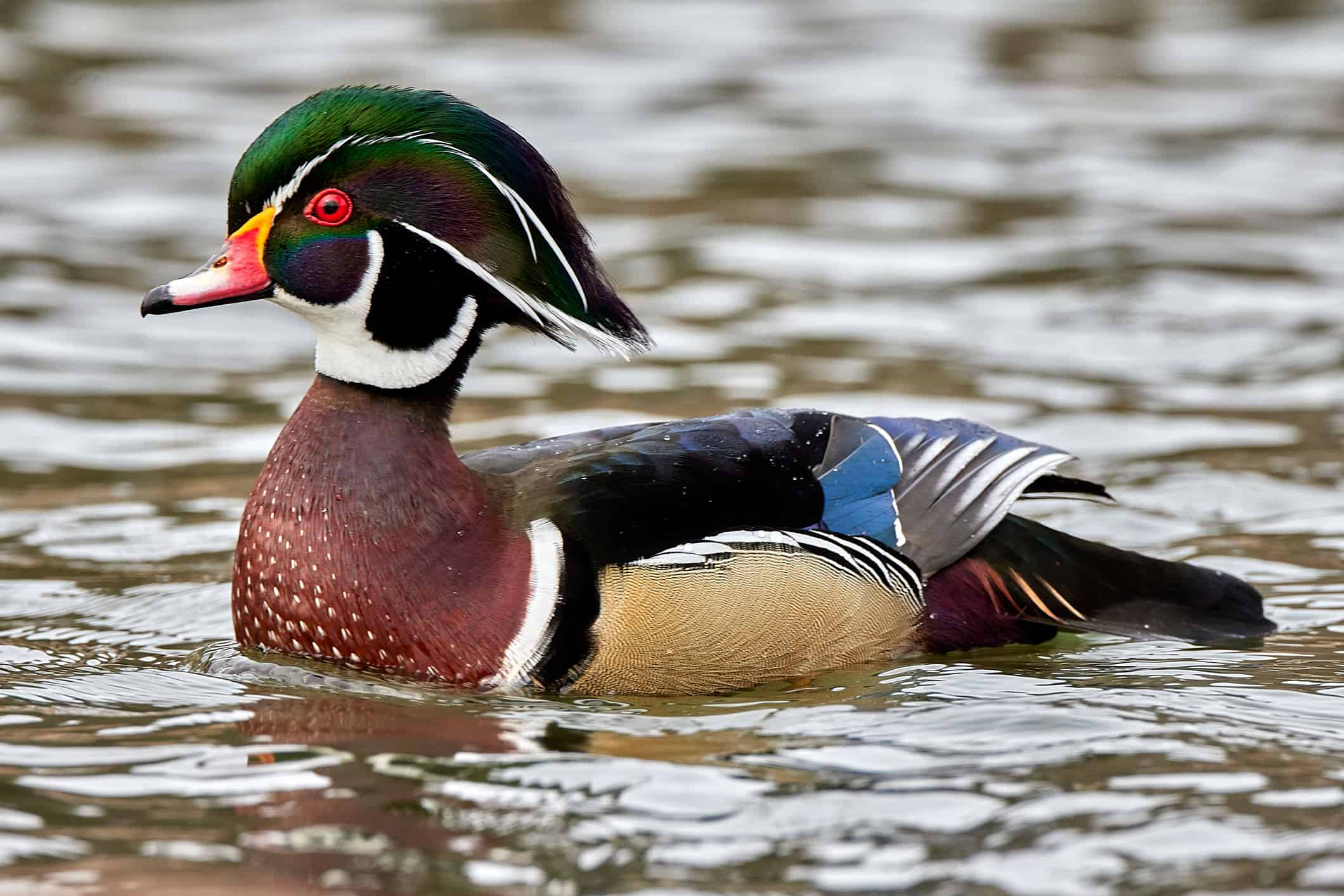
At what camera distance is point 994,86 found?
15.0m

---

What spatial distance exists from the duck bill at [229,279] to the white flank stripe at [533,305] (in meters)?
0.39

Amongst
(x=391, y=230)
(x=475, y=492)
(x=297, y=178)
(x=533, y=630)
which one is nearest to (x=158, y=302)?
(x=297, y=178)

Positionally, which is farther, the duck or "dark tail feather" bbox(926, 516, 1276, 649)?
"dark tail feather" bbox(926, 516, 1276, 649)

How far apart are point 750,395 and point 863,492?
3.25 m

---

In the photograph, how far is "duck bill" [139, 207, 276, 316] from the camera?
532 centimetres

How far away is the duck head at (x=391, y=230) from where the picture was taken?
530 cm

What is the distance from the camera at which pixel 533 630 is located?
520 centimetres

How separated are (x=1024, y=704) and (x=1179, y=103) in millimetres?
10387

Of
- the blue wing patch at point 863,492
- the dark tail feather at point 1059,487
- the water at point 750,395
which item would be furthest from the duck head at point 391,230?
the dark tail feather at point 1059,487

▶ **STATED EXERCISE**
Count the lines above that contain the word "bill". Reply with the number alone.

▶ **TASK ANSWER**
2